▸ **ACTION ITEM**:
Would you please retype the records that follow, word for word?

Stored items from a collection:
↓↓↓
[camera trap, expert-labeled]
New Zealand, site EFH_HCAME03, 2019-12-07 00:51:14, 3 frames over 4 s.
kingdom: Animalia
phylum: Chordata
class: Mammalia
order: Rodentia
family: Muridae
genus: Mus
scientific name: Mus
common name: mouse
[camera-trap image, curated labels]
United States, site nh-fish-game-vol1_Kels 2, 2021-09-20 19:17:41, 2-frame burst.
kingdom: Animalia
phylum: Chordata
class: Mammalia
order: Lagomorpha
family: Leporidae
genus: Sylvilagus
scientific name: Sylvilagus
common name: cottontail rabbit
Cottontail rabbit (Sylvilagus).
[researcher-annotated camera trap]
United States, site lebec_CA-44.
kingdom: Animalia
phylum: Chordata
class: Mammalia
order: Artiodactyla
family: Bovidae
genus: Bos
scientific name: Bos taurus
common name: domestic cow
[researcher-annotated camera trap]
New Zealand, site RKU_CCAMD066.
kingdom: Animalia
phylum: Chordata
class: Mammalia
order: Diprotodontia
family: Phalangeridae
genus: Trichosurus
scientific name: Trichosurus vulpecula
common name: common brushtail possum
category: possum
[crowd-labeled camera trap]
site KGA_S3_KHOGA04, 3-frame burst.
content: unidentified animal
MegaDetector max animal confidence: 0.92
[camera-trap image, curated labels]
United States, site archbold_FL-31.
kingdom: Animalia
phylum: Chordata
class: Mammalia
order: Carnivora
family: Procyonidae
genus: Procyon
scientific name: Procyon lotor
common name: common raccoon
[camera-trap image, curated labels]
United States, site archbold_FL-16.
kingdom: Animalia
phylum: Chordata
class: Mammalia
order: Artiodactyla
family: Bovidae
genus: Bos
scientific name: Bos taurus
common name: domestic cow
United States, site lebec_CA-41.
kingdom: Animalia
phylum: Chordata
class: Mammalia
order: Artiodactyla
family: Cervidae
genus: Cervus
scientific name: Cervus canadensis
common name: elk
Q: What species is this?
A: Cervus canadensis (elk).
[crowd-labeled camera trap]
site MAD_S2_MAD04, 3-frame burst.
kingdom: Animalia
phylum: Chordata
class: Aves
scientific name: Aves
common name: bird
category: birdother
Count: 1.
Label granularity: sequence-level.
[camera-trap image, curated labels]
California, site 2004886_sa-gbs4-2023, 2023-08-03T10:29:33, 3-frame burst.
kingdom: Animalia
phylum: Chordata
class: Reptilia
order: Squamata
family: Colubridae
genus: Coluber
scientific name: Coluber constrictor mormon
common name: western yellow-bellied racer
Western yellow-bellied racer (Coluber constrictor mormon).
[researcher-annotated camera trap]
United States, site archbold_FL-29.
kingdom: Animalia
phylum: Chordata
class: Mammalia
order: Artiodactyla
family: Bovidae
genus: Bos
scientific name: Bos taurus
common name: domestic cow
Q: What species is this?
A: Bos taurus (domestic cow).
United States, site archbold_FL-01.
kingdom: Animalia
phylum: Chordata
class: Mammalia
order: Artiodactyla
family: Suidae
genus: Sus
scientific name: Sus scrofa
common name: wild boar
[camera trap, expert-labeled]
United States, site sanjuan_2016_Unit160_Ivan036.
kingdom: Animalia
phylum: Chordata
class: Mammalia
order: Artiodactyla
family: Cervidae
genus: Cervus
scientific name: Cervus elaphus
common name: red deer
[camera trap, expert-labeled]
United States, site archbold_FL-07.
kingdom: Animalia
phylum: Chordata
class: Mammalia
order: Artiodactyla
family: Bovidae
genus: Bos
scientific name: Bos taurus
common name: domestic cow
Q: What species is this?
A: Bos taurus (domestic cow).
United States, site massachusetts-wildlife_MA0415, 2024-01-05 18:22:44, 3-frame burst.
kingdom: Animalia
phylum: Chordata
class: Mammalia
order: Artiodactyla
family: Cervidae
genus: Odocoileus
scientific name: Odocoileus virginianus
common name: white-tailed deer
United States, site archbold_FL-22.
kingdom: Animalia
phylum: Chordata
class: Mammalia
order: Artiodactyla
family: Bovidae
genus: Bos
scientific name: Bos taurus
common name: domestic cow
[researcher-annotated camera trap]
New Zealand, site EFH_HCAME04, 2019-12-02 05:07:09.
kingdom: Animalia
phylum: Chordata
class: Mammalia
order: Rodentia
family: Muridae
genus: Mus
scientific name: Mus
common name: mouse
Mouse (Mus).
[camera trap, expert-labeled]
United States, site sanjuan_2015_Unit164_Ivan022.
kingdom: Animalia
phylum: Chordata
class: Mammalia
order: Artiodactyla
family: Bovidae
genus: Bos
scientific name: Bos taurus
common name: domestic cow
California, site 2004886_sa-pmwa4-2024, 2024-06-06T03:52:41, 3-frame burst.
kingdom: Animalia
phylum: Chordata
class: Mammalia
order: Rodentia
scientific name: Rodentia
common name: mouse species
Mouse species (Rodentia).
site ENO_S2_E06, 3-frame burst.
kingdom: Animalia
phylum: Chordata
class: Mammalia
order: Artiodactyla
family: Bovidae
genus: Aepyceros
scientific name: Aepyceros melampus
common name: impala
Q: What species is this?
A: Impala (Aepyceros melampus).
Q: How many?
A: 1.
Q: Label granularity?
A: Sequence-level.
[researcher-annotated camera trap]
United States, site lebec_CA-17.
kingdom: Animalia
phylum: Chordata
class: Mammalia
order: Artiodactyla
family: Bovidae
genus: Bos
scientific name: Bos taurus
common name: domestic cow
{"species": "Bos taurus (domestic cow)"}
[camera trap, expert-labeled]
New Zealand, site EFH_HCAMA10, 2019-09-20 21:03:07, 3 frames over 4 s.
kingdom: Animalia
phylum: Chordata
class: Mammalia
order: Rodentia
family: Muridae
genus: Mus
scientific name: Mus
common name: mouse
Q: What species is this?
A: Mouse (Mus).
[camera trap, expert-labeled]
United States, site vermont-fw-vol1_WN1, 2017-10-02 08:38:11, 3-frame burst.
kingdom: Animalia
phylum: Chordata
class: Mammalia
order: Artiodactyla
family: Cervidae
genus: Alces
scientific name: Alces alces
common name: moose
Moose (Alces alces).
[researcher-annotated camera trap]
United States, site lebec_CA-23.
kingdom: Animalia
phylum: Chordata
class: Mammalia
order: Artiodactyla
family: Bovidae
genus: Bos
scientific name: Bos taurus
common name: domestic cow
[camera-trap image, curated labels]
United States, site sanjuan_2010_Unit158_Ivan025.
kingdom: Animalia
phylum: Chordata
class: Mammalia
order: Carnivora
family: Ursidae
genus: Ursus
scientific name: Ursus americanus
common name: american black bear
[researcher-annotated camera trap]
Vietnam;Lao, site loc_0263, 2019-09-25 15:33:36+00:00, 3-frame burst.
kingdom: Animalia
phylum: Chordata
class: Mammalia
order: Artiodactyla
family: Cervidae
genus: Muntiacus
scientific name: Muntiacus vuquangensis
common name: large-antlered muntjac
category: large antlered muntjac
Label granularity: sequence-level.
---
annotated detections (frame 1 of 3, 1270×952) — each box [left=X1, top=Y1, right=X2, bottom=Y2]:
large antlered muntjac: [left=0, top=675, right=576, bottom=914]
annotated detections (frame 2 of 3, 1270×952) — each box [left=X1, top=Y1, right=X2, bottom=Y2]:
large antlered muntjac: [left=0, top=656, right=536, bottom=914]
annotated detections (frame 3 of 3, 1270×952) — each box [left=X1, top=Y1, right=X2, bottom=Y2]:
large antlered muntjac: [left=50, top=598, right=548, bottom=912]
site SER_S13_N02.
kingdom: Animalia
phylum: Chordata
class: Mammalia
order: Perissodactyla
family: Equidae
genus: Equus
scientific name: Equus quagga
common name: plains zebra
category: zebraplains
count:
↑↑↑
▸ **RESULT OF THIS EXERCISE**:
[camera trap, expert-labeled]
New Zealand, site EFH_HCAME03, 2019-12-07 00:51:14, 3 frames over 4 s.
kingdom: Animalia
phylum: Chordata
class: Mammalia
order: Rodentia
family: Muridae
genus: Mus
scientific name: Mus
common name: mouse
[camera-trap image, curated labels]
United States, site nh-fish-game-vol1_Kels 2, 2021-09-20 19:17:41, 2-frame burst.
kingdom: Animalia
phylum: Chordata
class: Mammalia
order: Lagomorpha
family: Leporidae
genus: Sylvilagus
scientific name: Sylvilagus
common name: cottontail rabbit
Cottontail rabbit (Sylvilagus).
[researcher-annotated camera trap]
United States, site lebec_CA-44.
kingdom: Animalia
phylum: Chordata
class: Mammalia
order: Artiodactyla
family: Bovidae
genus: Bos
scientific name: Bos taurus
common name: domestic cow
[researcher-annotated camera trap]
New Zealand, site RKU_CCAMD066.
kingdom: Animalia
phylum: Chordata
class: Mammalia
order: Diprotodontia
family: Phalangeridae
genus: Trichosurus
scientific name: Trichosurus vulpecula
common name: common brushtail possum
category: possum
[crowd-labeled camera trap]
site KGA_S3_KHOGA04, 3-frame burst.
content: unidentified animal
MegaDetector max animal confidence: 0.92
[camera-trap image, curated labels]
United States, site archbold_FL-31.
kingdom: Animalia
phylum: Chordata
class: Mammalia
order: Carnivora
family: Procyonidae
genus: Procyon
scientific name: Procyon lotor
common name: common raccoon
[camera-trap image, curated labels]
United States, site archbold_FL-16.
kingdom: Animalia
phylum: Chordata
class: Mammalia
order: Artiodactyla
family: Bovidae
genus: Bos
scientific name: Bos taurus
common name: domestic cow
United States, site lebec_CA-41.
kingdom: Animalia
phylum: Chordata
class: Mammalia
order: Artiodactyla
family: Cervidae
genus: Cervus
scientific name: Cervus canadensis
common name: elk
Q: What species is this?
A: Cervus canadensis (elk).
[crowd-labeled camera trap]
site MAD_S2_MAD04, 3-frame burst.
kingdom: Animalia
phylum: Chordata
class: Aves
scientific name: Aves
common name: bird
category: birdother
Count: 1.
Label granularity: sequence-level.
[camera-trap image, curated labels]
California, site 2004886_sa-gbs4-2023, 2023-08-03T10:29:33, 3-frame burst.
kingdom: Animalia
phylum: Chordata
class: Reptilia
order: Squamata
family: Colubridae
genus: Coluber
scientific name: Coluber constrictor mormon
common name: western yellow-bellied racer
Western yellow-bellied racer (Coluber constrictor mormon).
[researcher-annotated camera trap]
United States, site archbold_FL-29.
kingdom: Animalia
phylum: Chordata
class: Mammalia
order: Artiodactyla
family: Bovidae
genus: Bos
scientific name: Bos taurus
common name: domestic cow
Q: What species is this?
A: Bos taurus (domestic cow).
United States, site archbold_FL-01.
kingdom: Animalia
phylum: Chordata
class: Mammalia
order: Artiodactyla
family: Suidae
genus: Sus
scientific name: Sus scrofa
common name: wild boar
[camera trap, expert-labeled]
United States, site sanjuan_2016_Unit160_Ivan036.
kingdom: Animalia
phylum: Chordata
class: Mammalia
order: Artiodactyla
family: Cervidae
genus: Cervus
scientific name: Cervus elaphus
common name: red deer
[camera trap, expert-labeled]
United States, site archbold_FL-07.
kingdom: Animalia
phylum: Chordata
class: Mammalia
order: Artiodactyla
family: Bovidae
genus: Bos
scientific name: Bos taurus
common name: domestic cow
Q: What species is this?
A: Bos taurus (domestic cow).
United States, site massachusetts-wildlife_MA0415, 2024-01-05 18:22:44, 3-frame burst.
kingdom: Animalia
phylum: Chordata
class: Mammalia
order: Artiodactyla
family: Cervidae
genus: Odocoileus
scientific name: Odocoileus virginianus
common name: white-tailed deer
United States, site archbold_FL-22.
kingdom: Animalia
phylum: Chordata
class: Mammalia
order: Artiodactyla
family: Bovidae
genus: Bos
scientific name: Bos taurus
common name: domestic cow
[researcher-annotated camera trap]
New Zealand, site EFH_HCAME04, 2019-12-02 05:07:09.
kingdom: Animalia
phylum: Chordata
class: Mammalia
order: Rodentia
family: Muridae
genus: Mus
scientific name: Mus
common name: mouse
Mouse (Mus).
[camera trap, expert-labeled]
United States, site sanjuan_2015_Unit164_Ivan022.
kingdom: Animalia
phylum: Chordata
class: Mammalia
order: Artiodactyla
family: Bovidae
genus: Bos
scientific name: Bos taurus
common name: domestic cow
California, site 2004886_sa-pmwa4-2024, 2024-06-06T03:52:41, 3-frame burst.
kingdom: Animalia
phylum: Chordata
class: Mammalia
order: Rodentia
scientific name: Rodentia
common name: mouse species
Mouse species (Rodentia).
site ENO_S2_E06, 3-frame burst.
kingdom: Animalia
phylum: Chordata
class: Mammalia
order: Artiodactyla
family: Bovidae
genus: Aepyceros
scientific name: Aepyceros melampus
common name: impala
Q: What species is this?
A: Impala (Aepyceros melampus).
Q: How many?
A: 1.
Q: Label granularity?
A: Sequence-level.
[researcher-annotated camera trap]
United States, site lebec_CA-17.
kingdom: Animalia
phylum: Chordata
class: Mammalia
order: Artiodactyla
family: Bovidae
genus: Bos
scientific name: Bos taurus
common name: domestic cow
{"species": "Bos taurus (domestic cow)"}
[camera trap, expert-labeled]
New Zealand, site EFH_HCAMA10, 2019-09-20 21:03:07, 3 frames over 4 s.
kingdom: Animalia
phylum: Chordata
class: Mammalia
order: Rodentia
family: Muridae
genus: Mus
scientific name: Mus
common name: mouse
Q: What species is this?
A: Mouse (Mus).
[camera trap, expert-labeled]
United States, site vermont-fw-vol1_WN1, 2017-10-02 08:38:11, 3-frame burst.
kingdom: Animalia
phylum: Chordata
class: Mammalia
order: Artiodactyla
family: Cervidae
genus: Alces
scientific name: Alces alces
common name: moose
Moose (Alces alces).
[researcher-annotated camera trap]
United States, site lebec_CA-23.
kingdom: Animalia
phylum: Chordata
class: Mammalia
order: Artiodactyla
family: Bovidae
genus: Bos
scientific name: Bos taurus
common name: domestic cow
[camera-trap image, curated labels]
United States, site sanjuan_2010_Unit158_Ivan025.
kingdom: Animalia
phylum: Chordata
class: Mammalia
order: Carnivora
family: Ursidae
genus: Ursus
scientific name: Ursus americanus
common name: american black bear
[researcher-annotated camera trap]
Vietnam;Lao, site loc_0263, 2019-09-25 15:33:36+00:00, 3-frame burst.
kingdom: Animalia
phylum: Chordata
class: Mammalia
order: Artiodactyla
family: Cervidae
genus: Muntiacus
scientific name: Muntiacus vuquangensis
common name: large-antlered muntjac
category: large antlered muntjac
Label granularity: sequence-level.
---
annotated detections (frame 1 of 3, 1270×952) — each box [left=X1, top=Y1, right=X2, bottom=Y2]:
large antlered muntjac: [left=0, top=675, right=576, bottom=914]
annotated detections (frame 2 of 3, 1270×952) — each box [left=X1, top=Y1, right=X2, bottom=Y2]:
large antlered muntjac: [left=0, top=656, right=536, bottom=914]
annotated detections (frame 3 of 3, 1270×952) — each box [left=X1, top=Y1, right=X2, bottom=Y2]:
large antlered muntjac: [left=50, top=598, right=548, bottom=912]
site SER_S13_N02.
kingdom: Animalia
phylum: Chordata
class: Mammalia
order: Perissodactyla
family: Equidae
genus: Equus
scientific name: Equus quagga
common name: plains zebra
category: zebraplains
count:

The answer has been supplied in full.